This was installed on a detached garage. Probably was installed 15 years back, 5/8 inch particle board roof decking. I did a search on this board and did find that at some point there was a type of particle board allowed for roof decking, not sure if it is still around. I am also not sure if this is it. I found something stamped on a board but could not make it out (pic #2). As you can see some of the boards have cracked between the trusses. Anyone have a link or information on this?
Crappy material and they didn’t even use H clips!
With those sheathing cracks it looks like a safety hazard. :shock:
I think back then it was tong and grove
It looks to be MDF board. Used in cheap furniture manufacture. Not suitable for roof loads.
yep I agree
Yep that looks definitely like MDF and IMO it is not even good for furniture manufacture. Only good for crap IKEA or Walmart not offs of decent furniture.
Really hope the OP didn’t walk on that roof.
I did walk on the roof. Took about two steps, felt the sponginess and got right off! Thanks for the help guys.
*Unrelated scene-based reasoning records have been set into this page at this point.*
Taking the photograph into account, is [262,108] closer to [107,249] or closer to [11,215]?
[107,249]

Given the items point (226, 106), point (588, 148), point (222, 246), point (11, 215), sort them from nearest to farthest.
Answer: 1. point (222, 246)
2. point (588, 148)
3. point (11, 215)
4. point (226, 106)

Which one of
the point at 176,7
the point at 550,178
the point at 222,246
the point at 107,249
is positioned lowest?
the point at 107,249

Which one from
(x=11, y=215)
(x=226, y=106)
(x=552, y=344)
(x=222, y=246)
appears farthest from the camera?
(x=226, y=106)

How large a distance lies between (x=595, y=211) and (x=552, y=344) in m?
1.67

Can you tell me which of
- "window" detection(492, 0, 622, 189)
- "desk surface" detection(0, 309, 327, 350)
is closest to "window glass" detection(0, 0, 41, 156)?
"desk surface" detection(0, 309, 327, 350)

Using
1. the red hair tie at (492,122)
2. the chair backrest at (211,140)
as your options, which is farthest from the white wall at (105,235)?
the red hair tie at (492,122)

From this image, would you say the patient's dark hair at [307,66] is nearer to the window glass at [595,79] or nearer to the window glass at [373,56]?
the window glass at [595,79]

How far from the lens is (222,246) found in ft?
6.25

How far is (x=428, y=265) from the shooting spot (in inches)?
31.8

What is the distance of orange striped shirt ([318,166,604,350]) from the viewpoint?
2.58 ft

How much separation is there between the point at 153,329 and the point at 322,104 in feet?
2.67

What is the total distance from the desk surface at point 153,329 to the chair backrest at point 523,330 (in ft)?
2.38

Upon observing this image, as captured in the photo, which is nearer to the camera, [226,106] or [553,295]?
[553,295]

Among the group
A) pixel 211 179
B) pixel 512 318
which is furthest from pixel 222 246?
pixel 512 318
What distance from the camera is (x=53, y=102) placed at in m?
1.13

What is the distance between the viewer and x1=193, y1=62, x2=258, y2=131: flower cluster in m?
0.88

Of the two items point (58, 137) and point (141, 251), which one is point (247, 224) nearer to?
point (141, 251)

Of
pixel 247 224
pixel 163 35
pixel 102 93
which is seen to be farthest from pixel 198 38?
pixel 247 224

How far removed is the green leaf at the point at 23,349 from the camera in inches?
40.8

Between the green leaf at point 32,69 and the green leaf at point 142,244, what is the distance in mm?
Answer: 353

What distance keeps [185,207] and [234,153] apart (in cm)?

Best I could come up with, Appears to say underlayment I have never heard that term used with roof sheathing material
Ps. mdf is medium density fiberboard, fairly dense and individual strands of fiber cannot be seen. That is indeed particle board and the particles are press together with a glue binder containing a great deal of formaldehyde. Individual particles are fairly coarse and can easily be seen both on the surfaces and on the edges. Not a suitable material for roofing or any exterior use.
Agreed. That is not MDF. It is particle board for sub-floor underlayment, only that’s not what they used it for…defect for sure.
Definitely not MDF just cheap particle board. Doesn’t particle board underlayment need to be T&G?
My first carpenter job was working for a builder that was using 5/8" particle board underlayment over 1/2" plywood subfloor…no T&G. I distinctly remember carrying that crap upstairs. That is the only time I have seen it, and glad that it didn’t become the norm.